Environmental report key to future of third runway at Hong Kong airport
Public must accept assessment on airport expansion, which green groups say will harm marine environment

The fate of Hong Kong's costliest infrastructure project - a third airport runway - hinges on how well the public accepts the results of an environmental impact assessment (EIA) unveiled yesterday.
Adding another runway would boost the capacity of the airport by about 44 per cent by 2023 to meet expected growth in air traffic. The existing two runways are forecast to reach capacity in 2019, according to the Airport Authority.
But environmentalists worry the project, the city's biggest since the construction of the airport in the mid-1990s, could spell disaster for the area's marine ecology because 672 hectares of seabed will be reclaimed.
They say endangered Chinese white dolphins living in or using the affected habitats off Lantau will be threatened, despite a pledge by the Airport Authority to expand a marine park when work is complete.
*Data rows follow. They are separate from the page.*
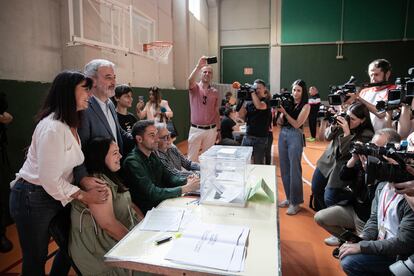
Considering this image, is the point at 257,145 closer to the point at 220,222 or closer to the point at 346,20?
the point at 220,222

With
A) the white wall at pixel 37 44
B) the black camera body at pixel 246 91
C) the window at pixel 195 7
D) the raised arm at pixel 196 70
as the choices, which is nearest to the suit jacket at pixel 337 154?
the black camera body at pixel 246 91

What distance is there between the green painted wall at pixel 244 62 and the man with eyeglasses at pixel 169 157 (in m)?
9.19

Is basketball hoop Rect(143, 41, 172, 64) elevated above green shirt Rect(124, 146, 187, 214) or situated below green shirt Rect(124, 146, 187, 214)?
above

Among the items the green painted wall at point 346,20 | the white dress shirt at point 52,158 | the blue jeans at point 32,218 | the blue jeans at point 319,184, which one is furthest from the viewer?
the green painted wall at point 346,20

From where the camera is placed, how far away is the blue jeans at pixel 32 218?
1.50 metres

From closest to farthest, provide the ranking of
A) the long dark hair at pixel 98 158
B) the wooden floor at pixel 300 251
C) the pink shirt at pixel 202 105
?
1. the long dark hair at pixel 98 158
2. the wooden floor at pixel 300 251
3. the pink shirt at pixel 202 105

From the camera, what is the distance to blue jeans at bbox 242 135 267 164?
3.47 metres

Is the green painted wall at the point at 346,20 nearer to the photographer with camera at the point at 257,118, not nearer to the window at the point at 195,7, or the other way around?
the window at the point at 195,7

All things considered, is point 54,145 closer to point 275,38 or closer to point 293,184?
point 293,184

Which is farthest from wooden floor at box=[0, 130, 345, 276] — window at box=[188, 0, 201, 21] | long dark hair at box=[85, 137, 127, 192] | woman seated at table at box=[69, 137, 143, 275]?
window at box=[188, 0, 201, 21]

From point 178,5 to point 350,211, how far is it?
7095 millimetres

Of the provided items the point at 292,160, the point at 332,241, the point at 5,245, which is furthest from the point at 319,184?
the point at 5,245

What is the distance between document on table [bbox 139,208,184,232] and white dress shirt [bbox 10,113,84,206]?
1.32 feet

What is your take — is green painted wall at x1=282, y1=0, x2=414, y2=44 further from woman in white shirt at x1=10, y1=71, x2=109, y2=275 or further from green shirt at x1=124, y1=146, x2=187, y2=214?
woman in white shirt at x1=10, y1=71, x2=109, y2=275
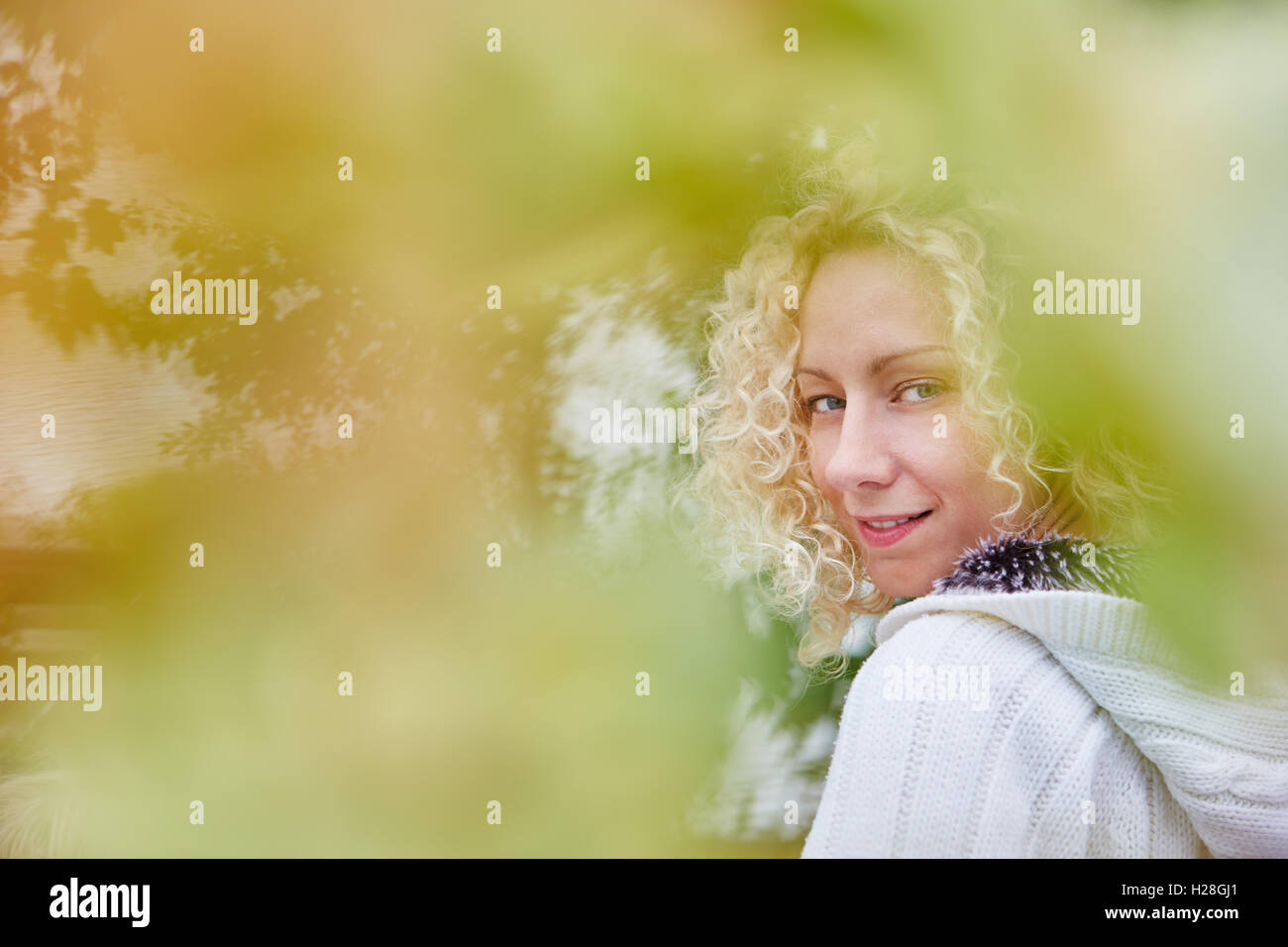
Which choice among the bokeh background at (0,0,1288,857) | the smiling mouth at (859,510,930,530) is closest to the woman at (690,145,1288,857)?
the smiling mouth at (859,510,930,530)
The authority's chairman, Vincent Lo Hong-sui, called the results of the two-year EIA study, which is now subject to public consultation, the "most comprehensive" ever conducted in Hong Kong.
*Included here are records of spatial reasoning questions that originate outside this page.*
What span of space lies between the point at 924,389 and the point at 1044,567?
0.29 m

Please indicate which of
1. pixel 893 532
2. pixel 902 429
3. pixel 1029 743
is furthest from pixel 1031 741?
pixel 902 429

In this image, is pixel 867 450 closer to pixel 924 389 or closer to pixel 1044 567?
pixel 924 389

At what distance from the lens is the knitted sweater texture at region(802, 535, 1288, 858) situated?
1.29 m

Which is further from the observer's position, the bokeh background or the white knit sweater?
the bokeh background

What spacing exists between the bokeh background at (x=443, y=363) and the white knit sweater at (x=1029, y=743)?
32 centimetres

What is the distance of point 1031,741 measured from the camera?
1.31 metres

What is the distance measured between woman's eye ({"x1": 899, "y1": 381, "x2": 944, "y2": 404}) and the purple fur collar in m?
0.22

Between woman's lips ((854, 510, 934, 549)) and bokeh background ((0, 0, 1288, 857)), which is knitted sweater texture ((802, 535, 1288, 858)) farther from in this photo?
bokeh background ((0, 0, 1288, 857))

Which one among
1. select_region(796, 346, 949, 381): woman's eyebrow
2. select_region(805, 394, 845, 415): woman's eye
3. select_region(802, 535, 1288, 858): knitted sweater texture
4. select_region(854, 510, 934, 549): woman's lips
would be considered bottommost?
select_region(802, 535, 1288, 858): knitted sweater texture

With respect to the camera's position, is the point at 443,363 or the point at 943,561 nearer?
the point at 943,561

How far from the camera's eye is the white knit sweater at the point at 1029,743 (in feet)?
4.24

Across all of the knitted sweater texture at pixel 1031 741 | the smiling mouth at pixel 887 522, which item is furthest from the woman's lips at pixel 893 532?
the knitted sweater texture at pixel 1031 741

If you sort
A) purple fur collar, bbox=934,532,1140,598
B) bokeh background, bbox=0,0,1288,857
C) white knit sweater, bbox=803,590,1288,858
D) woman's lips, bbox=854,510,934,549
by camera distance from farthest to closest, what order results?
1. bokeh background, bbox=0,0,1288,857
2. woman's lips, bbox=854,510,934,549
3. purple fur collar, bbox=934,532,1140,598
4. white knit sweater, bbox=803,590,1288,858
"Hong Kong International Airport is strategically important to sustaining the [the city's] development and economy," he said. "This is why we are doing everything practicable to address the likely environmental impacts."
No one from the authority had anything to say yesterday about the final price tag for the project, which was initially estimated at HK$136 billion but is expected to be tens of billions of dollars higher.